ESA’s Aeolus assisted reentry is ‘pushing the limits’ of space tech and safety

by Bella Richards

The only satellite to measure the globe’s wind profile from space, Aeolus, has concluded its mission and returned to Earth through a first-of-its-kind assisted reentry on Friday, July 28. The satellite exceeded its mission by two years since its launch in 2018, and with limited propellant left over, ground teams were able to lower the spacecraft to an altitude of 120 kilometers before reentering the Earth’s atmosphere on its own. The US Space Command confirmed the satellite’s reentry occurred around 9:00 PM CEST (19:00 UTC) above Antarctica, exactly where ESA hoped Aeolus would be.

Aeolus is the fifth in the family of the European Space Agency’s (ESA) Earth Explorer missions, which focus on observing the interactions between Earth systems, and was built by Airbus Defence and Space. The Aeolus return is part of a broader effort of reducing the already low risk of spacecraft reentry, and to pioneer a safer way of de-orbiting satellites nearing the end of their life.

As the space agency commits to achieving an assisted reentry of a satellite for the first time, ESA’s Aeolus operations director Isabel Rojo sat down with NSF to discuss why this mission is significant, and how accomplishing it will be a difficult feat.

All about Aeolus

While the spacecraft launched in 2018, the overall program was in the works for almost 20 years before flying into space. Aeolus was approved in 1999 and was scheduled to lift off in 2007 but was delayed for over a decade due to continuous technological hurdles.  

However, on Aug. 22, 2018, the $560-million satellite finally launched into space atop a Vega rocket from the Centre Spatial Guyanais (CSG) in Kourou, French Guiana. During its five-year mission, the satellite resided at an altitude of 320 kilometers above the Earth.

Aeolus lifts off from French Guiana atop a Vega rocket. (Credit: ESA)

The main objective of the mission was to “address the lack of global wind profiles in the Global Observing System,” according to ESA.
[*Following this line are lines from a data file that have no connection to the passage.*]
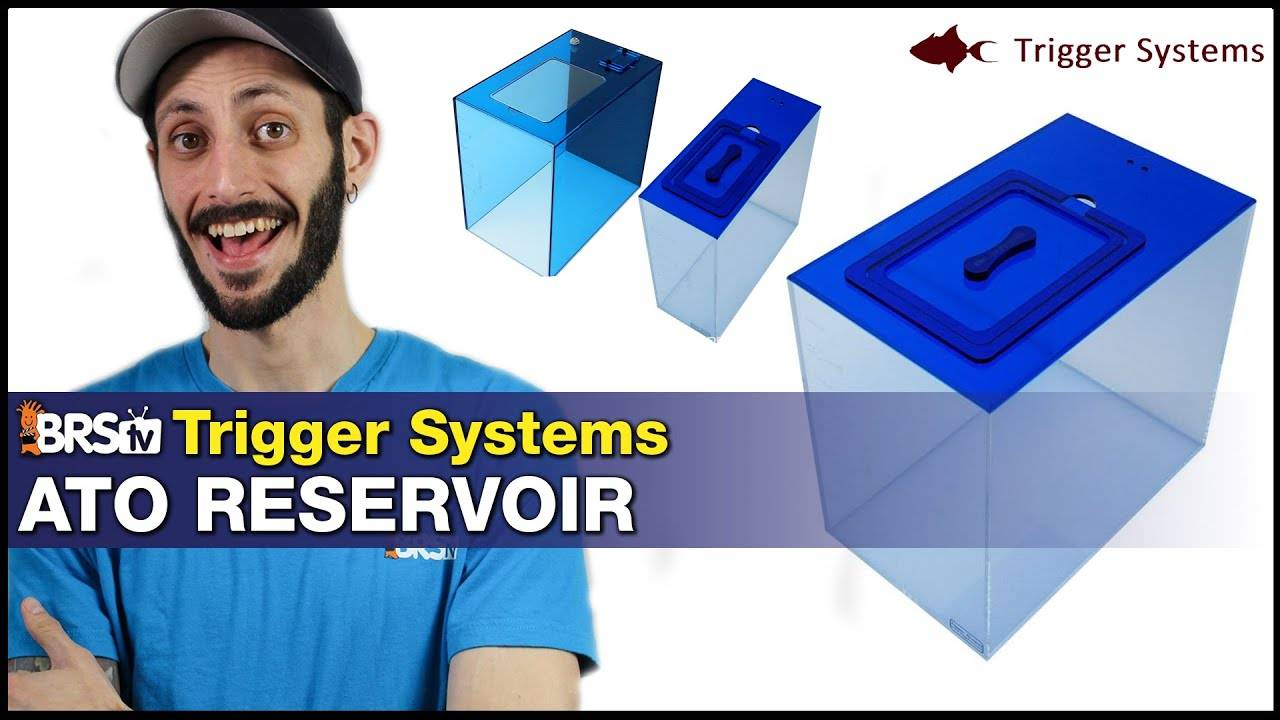 BRStv Product Spotlight-Trigger Systems ATO Reservoirs
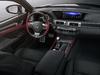 2020 Lexus GS Black Line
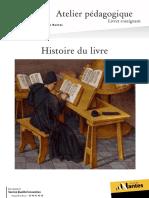 HistoireDuLivre Enseignant Def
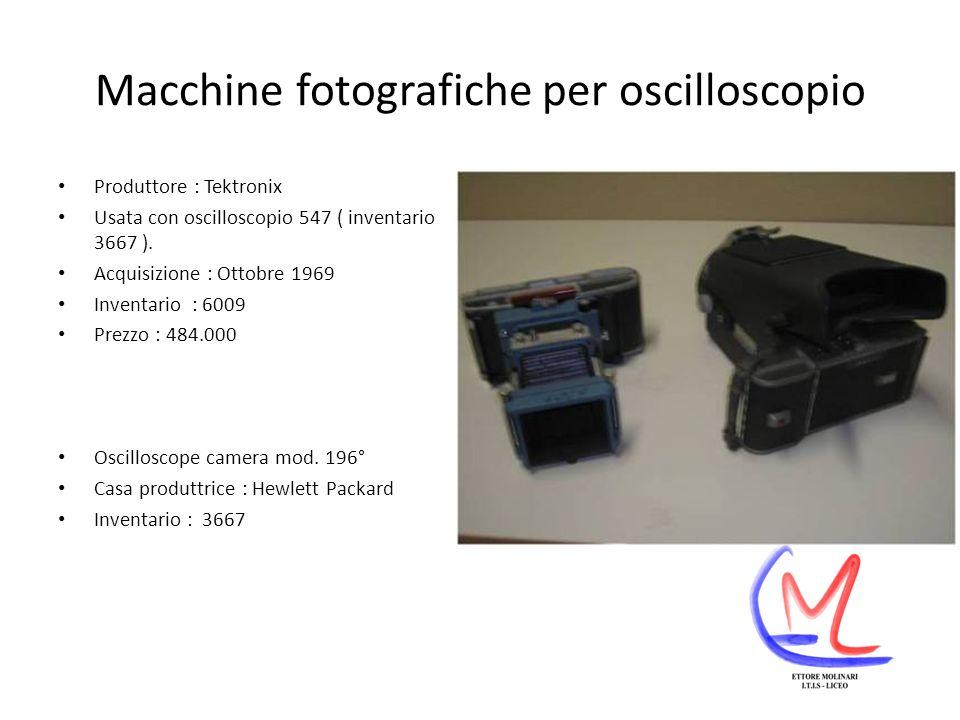 Macchine fotografiche per oscilloscopio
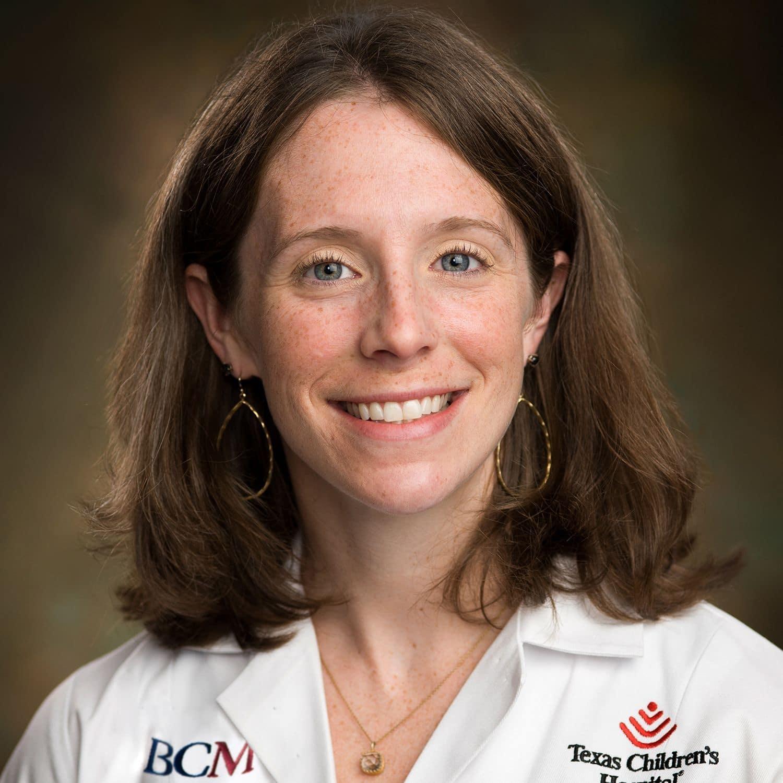 Dr. Helen A Dunnington MD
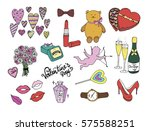 valentines day_colored pattern... | Shutterstock . vector #575588251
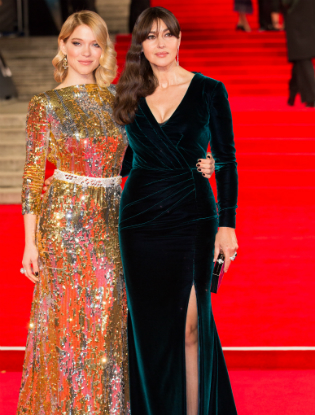Фото №4 - В Лондоне состоялась премьера «007: Спектр»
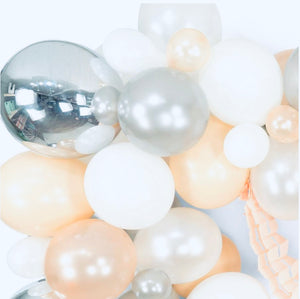 CHAMPAGNE BUBBLES BALLOON GARLAND KIT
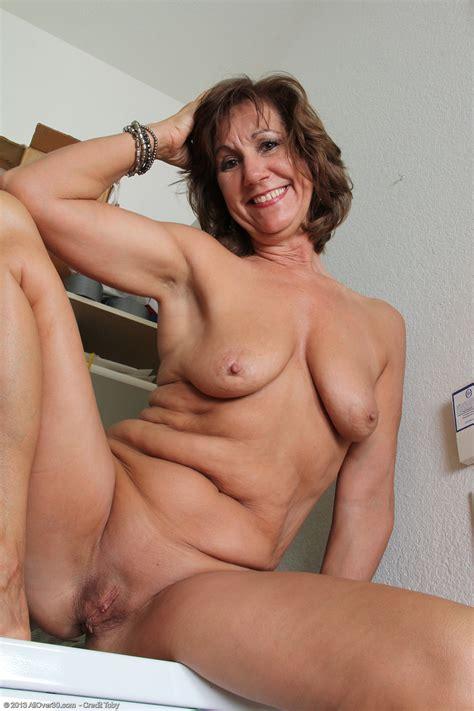 nude older wemon pics jpg 1024x1536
“Direct global profile measurements of wind fields are lacking, representing one of the largest deficiencies in the observing system and limiting improvements to numerical weather predictions and climate models,” the agency said.

Before Aeolus, the most direct observations of wind were from radiosondes that were launched from stations every day, mostly in the northern hemisphere. “Wind-field information in remote regions, over the oceans, in the tropics and Southern Hemisphere is largely indirect,” ESA continued.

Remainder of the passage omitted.